On December 7, I lectured to students and faculty in Holger’s Dissent and Resistance class on “Adventure and Anguish: Jack London, the Hobo Who Learned Socialism in the Erie County, NY, Penitentiary” focusing on London’s two hoboing trips east in 1892 and 1894. It was a lively class, and we had a great chance to grapple not only with the historical problems of the hobo but the global “human drift” of today, as London would call it.

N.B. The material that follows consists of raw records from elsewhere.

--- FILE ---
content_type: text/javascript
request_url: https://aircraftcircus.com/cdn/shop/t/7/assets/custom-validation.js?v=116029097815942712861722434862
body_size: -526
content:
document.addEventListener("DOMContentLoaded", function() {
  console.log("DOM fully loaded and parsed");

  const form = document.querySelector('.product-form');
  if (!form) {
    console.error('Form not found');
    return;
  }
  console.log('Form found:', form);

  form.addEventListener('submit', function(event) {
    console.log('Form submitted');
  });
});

For me, the most exciting part of the visit was entering Martin Luther’s Schlosskirke in Wittenberg. It is one of the most beautiful churches I have ever seen, a magnificent cathedral. He is buried under the striking dark wood pulpit, but the overall feeling in the church is of light and uplift. Luther, besides his 95 Theses, had the idea of painting the interiors of Gothic cathedrals white, and I will never forget that on the very center of the nave ceiling, from altar to narthex, a curling garland of little blue flowers is delicately painted. The year 2017, in fact on October 31, was the 500th Anniversary of the 95 Theses and the beginning of Luther’s Reformation. Apparently in Berlin’s largest park and woods, there were 400,000 people there to celebrate that day.

For all of us, it was a special start to the Christmas season, to be in close company with such good friends and fellow Jack London adventurers.